**Excerpt:**
↓↓↓

# Cree trying out HIS mill WITH the harness lol a few of Pig too



## Indigo Bully Connection (Dec 21, 2006)

He gets jealous when the girls get on his mill... this is his first try out with the belt & harness, and he's really digging it! Please look past dougs long nappy head.

not so sure about this harness thing yet


















Okay dad, I guess I can try this out for that peice of cheese... I know we're going to phase out the cheeze in a few days.


































































Here's piggy pig


----------



## Roxy_Nie (Oct 10, 2008)

OMG......I think Mr. Cree needs to come and live with auntie Whitney.


----------



## Indigo Bully Connection (Dec 21, 2006)

bahaha Cree and thor probably move at the same speed! Auntie Whitney you can baby sit anytime!


----------



## Roxy_Nie (Oct 10, 2008)

You have to many doggies. I shall take him...LMAO

Hey or pig. You know I like me some hard headed girls...LMAO


----------



## tablerock (Oct 15, 2009)

those pictures are great...where did you get your mill at?


----------



## Indigo Bully Connection (Dec 21, 2006)

tablerock said:


> those pictures are great...where did you get your mill at?


thanks so much. I got the mill second hand from a buddy of mine who had to get rid of his dogs because of falling onto hard times financially... can't beat a grand carpet mill for 80 bucks!!!


----------



## chic4pits (Aug 25, 2008)

they are getting so big! what are you feeding those babies! lol! they are turning into some handsome young men tho...they are gonna be head turners. =)


----------



## wvmom09 (Nov 2, 2009)

awwwww! so cute!


----------



## Roxy_Nie (Oct 10, 2008)

Doug needs to shave his legs. I'm gonna need for you to get that taken care of...LMAO


----------



## DueceAddicTed (Sep 28, 2009)

Roxy_Nie said:


> Doug needs to shave his legs. I'm gonna need for you to get that taken care of...LMAO


:rofl: ya made me spit my coffee all over my pc at work ... shhh I'm not even suppose to be on tho ...

IBC pass me pig I'm loving that smile ! their both great looking dogs definitely


----------



## Indigo Bully Connection (Dec 21, 2006)

thanks you guys :woof:


----------



## mygirlmaile (Mar 26, 2009)

OMG! Theyre looking so big! Cree is turning into quite a handsome young man BTW!!!


----------



## American_Pit13 (Apr 23, 2007)

Pig is such a cute little thing! Cree sure has a nice body on him!


----------



## Brandys_BabyJayda (May 27, 2009)

[email protected] do they have to be so darn cute!!! Cree is such a stud. and pig....her so sweeeeeeetttt i want her...okay?...alright DONE! lol


----------



## apbtmom76 (Nov 4, 2008)

OMG they are sooo very cute, Mr. Pig can come visit Tye-Tye here in tx anytime along with Cree and Felony, lol. Great looking dogs


----------



## StaffyDaddy (Mar 28, 2009)

↑↑↑

**Given exercise:** In the thread about Cree on the mill, how much did the secondhand carpet mill cost? Nothing in the listing is needed.

**Information shown:**
↓↓↓

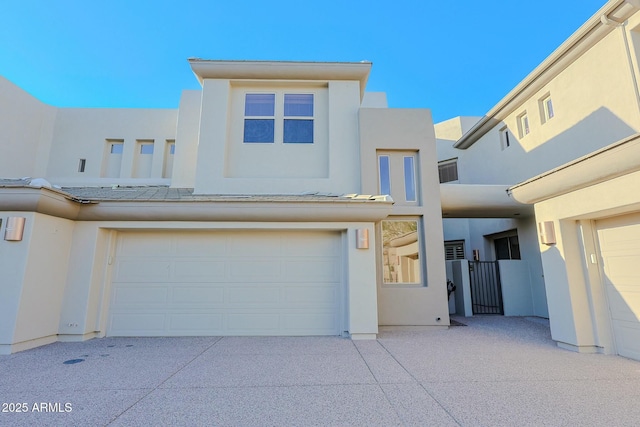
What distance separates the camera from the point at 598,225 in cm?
554

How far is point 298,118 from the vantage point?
928cm

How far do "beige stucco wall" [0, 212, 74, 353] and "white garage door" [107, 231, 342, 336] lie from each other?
961 millimetres

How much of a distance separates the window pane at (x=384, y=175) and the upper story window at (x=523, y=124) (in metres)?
5.33

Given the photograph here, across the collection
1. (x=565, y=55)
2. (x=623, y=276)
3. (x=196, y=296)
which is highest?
(x=565, y=55)

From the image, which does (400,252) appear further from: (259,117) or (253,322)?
(259,117)

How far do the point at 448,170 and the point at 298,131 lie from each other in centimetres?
849

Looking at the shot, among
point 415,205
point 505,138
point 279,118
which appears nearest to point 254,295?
point 415,205

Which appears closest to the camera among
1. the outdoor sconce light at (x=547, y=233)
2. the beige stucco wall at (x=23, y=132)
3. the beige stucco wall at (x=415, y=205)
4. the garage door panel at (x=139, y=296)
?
the outdoor sconce light at (x=547, y=233)

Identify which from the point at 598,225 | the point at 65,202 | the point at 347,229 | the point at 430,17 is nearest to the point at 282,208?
the point at 347,229

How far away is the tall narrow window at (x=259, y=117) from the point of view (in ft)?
30.2

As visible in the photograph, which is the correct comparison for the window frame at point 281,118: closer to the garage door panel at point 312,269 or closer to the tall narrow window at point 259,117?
the tall narrow window at point 259,117

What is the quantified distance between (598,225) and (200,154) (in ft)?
29.5

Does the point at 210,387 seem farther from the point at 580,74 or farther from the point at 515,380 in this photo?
the point at 580,74

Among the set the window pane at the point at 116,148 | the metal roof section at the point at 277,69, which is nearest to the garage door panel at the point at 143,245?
the metal roof section at the point at 277,69
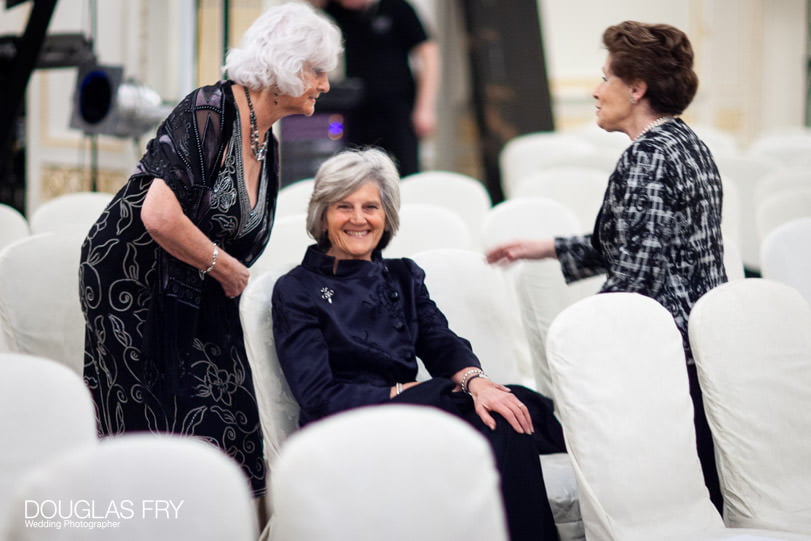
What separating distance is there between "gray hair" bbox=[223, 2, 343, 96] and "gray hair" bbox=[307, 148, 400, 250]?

↑↑↑

**Correct output:** It cost 80 bucks.